What is needed: Reproduce the lines word for word, from the one that contains "What distance separates" through the final line, with both of those lines included.

Supplied records:
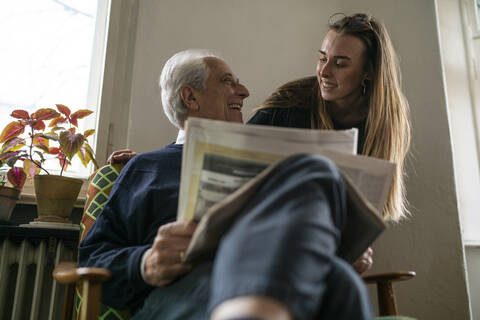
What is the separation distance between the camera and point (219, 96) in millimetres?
Result: 1433

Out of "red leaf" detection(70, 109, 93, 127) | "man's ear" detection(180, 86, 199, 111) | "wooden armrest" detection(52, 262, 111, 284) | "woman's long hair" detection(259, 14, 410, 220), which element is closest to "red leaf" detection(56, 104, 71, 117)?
"red leaf" detection(70, 109, 93, 127)

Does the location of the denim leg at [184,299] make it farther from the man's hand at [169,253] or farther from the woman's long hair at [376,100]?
the woman's long hair at [376,100]

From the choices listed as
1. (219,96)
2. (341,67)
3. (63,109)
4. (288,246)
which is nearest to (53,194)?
(63,109)

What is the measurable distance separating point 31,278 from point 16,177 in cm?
43

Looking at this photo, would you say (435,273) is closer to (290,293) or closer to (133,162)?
(133,162)

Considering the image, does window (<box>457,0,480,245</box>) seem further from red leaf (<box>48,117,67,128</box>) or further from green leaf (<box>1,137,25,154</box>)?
green leaf (<box>1,137,25,154</box>)

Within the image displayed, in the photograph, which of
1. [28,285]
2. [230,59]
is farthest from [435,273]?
[28,285]

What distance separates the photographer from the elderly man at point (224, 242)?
483mm

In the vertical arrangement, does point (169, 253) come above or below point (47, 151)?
below

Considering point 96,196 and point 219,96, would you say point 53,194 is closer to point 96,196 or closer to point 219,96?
point 96,196

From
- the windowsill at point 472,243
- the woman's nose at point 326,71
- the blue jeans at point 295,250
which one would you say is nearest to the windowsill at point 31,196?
the woman's nose at point 326,71

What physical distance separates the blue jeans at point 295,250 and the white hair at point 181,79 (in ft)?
2.68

Output:
What distance separates the photographer from the elderly man at point (224, 242)?
483mm

In the vertical arrangement, does point (169, 253) come above or below point (47, 151)?
below

Considering point 96,196 and point 219,96, would you say point 53,194 is closer to point 96,196 or closer to point 219,96?
point 96,196

From
- the windowsill at point 472,243
- the woman's nose at point 326,71
- the blue jeans at point 295,250
which one would you say is nearest to the windowsill at point 31,196?
the woman's nose at point 326,71

What physical distance separates the blue jeans at point 295,250 and the white hair at point 181,79 (in ft)?
2.68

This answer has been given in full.